‘Significant’ staff cuts drive rising FOIA backlogs
The latest reports from agency chief FOIA officers illustrate how the Trump administration's workforce cuts drove another increase in FOIA backlogs.
By Justin Doubleday, Fed. News Network, Mar. 20, 2026
The Trump administration’s workforce cuts and an ever-increasing number of Freedom of Information Act requests have deepened challenges for already strained federal offices charged with overseeing FOIA processing.
Annual FOIA reports and related chief FOIA officer reports, released by the Justice Department in recent weeks, offer insights into an unprecedented year for federal FOIA offices. While governmentwide FOIA backlogs have been on the rise for years, the workforce reductions in 2025 compounded existing challenges facing FOIA offices, the reports show.
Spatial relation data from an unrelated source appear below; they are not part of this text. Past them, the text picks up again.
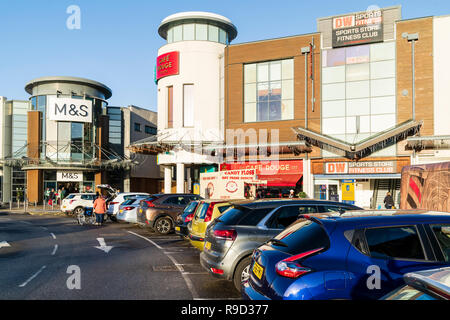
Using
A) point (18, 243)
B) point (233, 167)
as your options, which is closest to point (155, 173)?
point (233, 167)

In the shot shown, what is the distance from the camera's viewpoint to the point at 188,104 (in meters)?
36.5

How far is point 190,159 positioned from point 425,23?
2069 cm

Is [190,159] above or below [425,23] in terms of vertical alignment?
below

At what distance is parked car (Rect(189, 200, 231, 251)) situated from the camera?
10.3 metres

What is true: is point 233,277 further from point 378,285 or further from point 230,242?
point 378,285

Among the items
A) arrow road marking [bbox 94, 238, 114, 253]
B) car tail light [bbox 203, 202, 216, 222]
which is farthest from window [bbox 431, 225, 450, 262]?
arrow road marking [bbox 94, 238, 114, 253]

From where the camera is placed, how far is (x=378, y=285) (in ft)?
14.9

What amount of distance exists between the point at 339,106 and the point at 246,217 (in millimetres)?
23380

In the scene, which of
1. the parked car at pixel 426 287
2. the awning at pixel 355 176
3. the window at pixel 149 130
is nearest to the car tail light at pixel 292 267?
the parked car at pixel 426 287

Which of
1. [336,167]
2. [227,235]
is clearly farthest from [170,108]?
[227,235]

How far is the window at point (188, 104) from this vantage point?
36.4 metres

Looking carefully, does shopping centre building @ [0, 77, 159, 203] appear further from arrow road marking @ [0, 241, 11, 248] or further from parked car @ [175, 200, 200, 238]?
parked car @ [175, 200, 200, 238]

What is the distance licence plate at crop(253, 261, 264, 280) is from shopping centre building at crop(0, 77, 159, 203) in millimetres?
39912
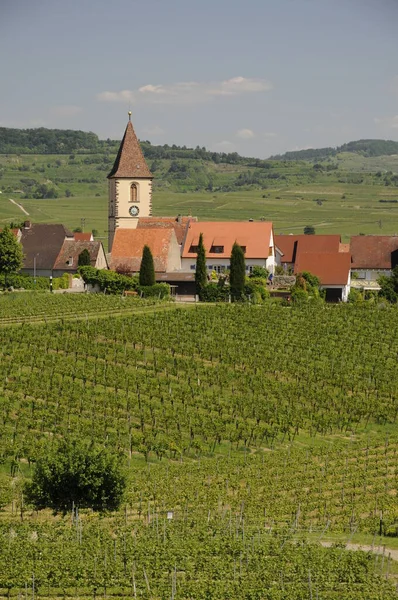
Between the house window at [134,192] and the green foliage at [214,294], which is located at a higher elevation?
the house window at [134,192]

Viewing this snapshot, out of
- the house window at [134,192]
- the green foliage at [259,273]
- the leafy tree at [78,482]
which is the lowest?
the leafy tree at [78,482]

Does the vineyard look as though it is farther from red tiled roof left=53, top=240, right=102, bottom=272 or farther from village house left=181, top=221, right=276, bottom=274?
village house left=181, top=221, right=276, bottom=274

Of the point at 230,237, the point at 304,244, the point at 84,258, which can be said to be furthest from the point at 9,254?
the point at 304,244

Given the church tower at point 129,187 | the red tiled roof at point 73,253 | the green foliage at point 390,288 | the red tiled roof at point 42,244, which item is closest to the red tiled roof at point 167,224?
the church tower at point 129,187

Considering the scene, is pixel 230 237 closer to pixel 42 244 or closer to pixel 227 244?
pixel 227 244

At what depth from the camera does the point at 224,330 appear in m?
56.0

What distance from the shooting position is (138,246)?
74562 millimetres

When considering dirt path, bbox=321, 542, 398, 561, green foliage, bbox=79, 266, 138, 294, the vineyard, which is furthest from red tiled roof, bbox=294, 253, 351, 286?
dirt path, bbox=321, 542, 398, 561

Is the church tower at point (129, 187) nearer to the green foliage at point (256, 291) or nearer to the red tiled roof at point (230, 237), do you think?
the red tiled roof at point (230, 237)

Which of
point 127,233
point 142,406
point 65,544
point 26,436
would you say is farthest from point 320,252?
point 65,544

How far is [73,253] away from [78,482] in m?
45.4

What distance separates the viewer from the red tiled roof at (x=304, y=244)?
82.9 m

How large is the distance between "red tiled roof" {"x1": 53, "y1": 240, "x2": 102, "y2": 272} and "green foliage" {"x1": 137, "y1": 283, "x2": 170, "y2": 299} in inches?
320

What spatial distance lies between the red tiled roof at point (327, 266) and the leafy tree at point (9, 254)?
61.1ft
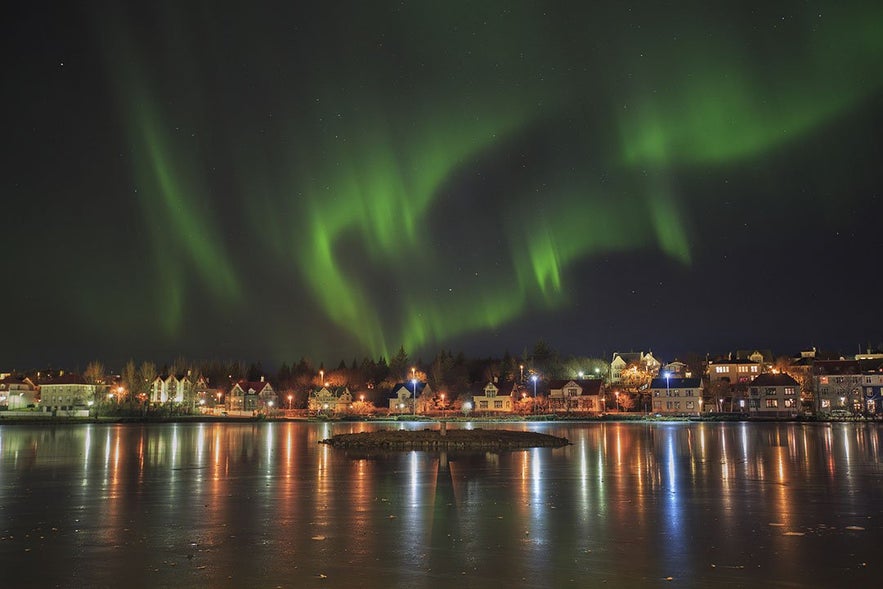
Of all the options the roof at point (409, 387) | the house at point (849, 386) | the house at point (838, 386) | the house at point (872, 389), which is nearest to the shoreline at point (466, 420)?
the house at point (849, 386)

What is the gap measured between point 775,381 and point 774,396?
349 centimetres

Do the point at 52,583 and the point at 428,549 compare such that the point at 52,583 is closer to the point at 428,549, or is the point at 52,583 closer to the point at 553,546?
the point at 428,549

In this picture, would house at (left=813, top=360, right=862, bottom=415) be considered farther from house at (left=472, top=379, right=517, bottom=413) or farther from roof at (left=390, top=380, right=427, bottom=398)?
roof at (left=390, top=380, right=427, bottom=398)

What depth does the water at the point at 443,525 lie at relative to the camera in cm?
1382

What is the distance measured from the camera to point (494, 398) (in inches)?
6973

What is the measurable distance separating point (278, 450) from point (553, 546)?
122 ft

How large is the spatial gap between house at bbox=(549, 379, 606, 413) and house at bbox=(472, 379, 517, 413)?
414 inches

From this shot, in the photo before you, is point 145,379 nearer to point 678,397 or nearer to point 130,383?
point 130,383

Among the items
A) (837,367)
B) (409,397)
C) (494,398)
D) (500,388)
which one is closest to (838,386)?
(837,367)

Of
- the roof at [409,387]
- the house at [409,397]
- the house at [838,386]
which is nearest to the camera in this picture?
the house at [838,386]

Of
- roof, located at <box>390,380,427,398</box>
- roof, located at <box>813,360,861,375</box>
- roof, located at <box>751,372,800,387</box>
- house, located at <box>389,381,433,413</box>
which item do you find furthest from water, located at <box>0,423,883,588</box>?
roof, located at <box>390,380,427,398</box>

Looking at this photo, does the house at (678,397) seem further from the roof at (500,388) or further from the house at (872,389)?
the roof at (500,388)

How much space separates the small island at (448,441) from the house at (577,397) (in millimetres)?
110535

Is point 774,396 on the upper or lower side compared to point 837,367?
lower
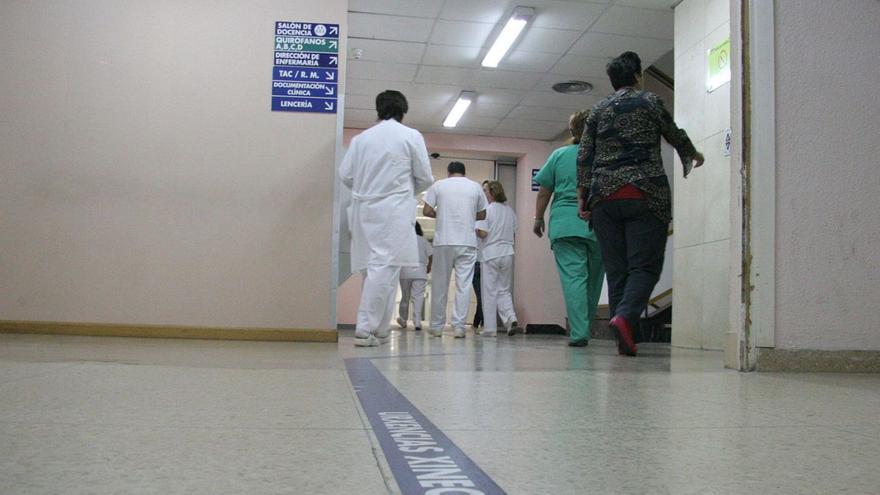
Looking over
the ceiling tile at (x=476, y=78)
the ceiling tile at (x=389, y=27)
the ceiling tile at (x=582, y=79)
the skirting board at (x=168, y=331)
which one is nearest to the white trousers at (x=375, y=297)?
the skirting board at (x=168, y=331)

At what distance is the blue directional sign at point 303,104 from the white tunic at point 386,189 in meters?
0.68

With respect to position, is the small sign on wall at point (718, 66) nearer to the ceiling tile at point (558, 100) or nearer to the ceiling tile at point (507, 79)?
the ceiling tile at point (507, 79)

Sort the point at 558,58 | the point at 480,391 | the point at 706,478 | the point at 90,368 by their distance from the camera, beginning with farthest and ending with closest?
1. the point at 558,58
2. the point at 90,368
3. the point at 480,391
4. the point at 706,478

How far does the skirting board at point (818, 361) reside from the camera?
9.07ft

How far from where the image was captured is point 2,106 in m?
4.95

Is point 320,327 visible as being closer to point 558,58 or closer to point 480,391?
point 480,391

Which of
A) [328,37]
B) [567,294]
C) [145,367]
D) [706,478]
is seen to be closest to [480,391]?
[706,478]

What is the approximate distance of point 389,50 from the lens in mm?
8055

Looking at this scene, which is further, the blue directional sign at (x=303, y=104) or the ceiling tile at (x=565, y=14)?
the ceiling tile at (x=565, y=14)

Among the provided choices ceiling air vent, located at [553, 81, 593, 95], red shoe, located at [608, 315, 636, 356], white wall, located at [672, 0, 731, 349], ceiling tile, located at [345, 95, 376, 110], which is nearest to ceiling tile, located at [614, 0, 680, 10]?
white wall, located at [672, 0, 731, 349]

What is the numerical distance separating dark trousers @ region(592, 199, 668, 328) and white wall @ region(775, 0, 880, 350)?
2.87ft

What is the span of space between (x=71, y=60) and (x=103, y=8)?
42 centimetres

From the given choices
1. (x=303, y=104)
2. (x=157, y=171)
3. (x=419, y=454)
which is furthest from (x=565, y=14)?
(x=419, y=454)

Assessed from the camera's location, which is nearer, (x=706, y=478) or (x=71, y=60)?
(x=706, y=478)
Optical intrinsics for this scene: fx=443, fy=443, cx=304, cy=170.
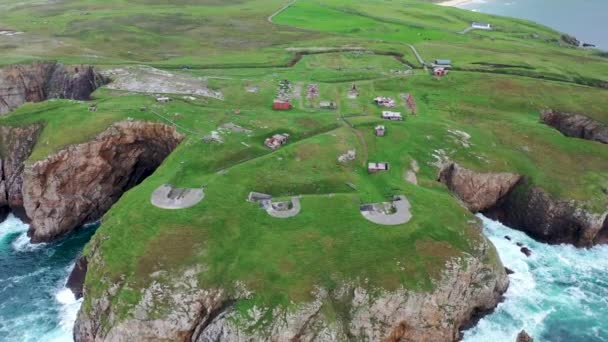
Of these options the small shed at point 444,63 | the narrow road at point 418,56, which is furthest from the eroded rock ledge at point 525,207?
the narrow road at point 418,56

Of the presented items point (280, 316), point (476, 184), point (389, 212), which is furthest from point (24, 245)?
point (476, 184)

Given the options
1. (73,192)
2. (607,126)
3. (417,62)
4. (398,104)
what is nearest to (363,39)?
(417,62)

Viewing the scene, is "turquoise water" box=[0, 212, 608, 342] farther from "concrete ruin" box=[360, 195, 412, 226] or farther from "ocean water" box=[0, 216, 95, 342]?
"concrete ruin" box=[360, 195, 412, 226]

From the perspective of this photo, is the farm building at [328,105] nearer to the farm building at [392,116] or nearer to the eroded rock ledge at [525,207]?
the farm building at [392,116]

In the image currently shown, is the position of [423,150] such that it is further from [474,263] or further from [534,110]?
[534,110]

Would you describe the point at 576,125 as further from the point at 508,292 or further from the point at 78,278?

Most FOIA offices are increasingly turning to artificial intelligence and other automation technologies to streamline the FOIA process and make up for staffing gaps. But many of those efforts are early in development and have largely failed, so far, to make much of a dent in rising backlogs.
At the Defense Department, the FOIA backlog rose by 42% to more than 30,000 cases across the department by the end of fiscal 2025. A FOIA request is backlogged when an agency fails to respond within the statutory timeframe of 20 working days.
DoD’s chief FOIA officer attributed the increase in backlogs to “loss of staff, increases in the number of incoming requests, to include complexity of those requests, and litigation.”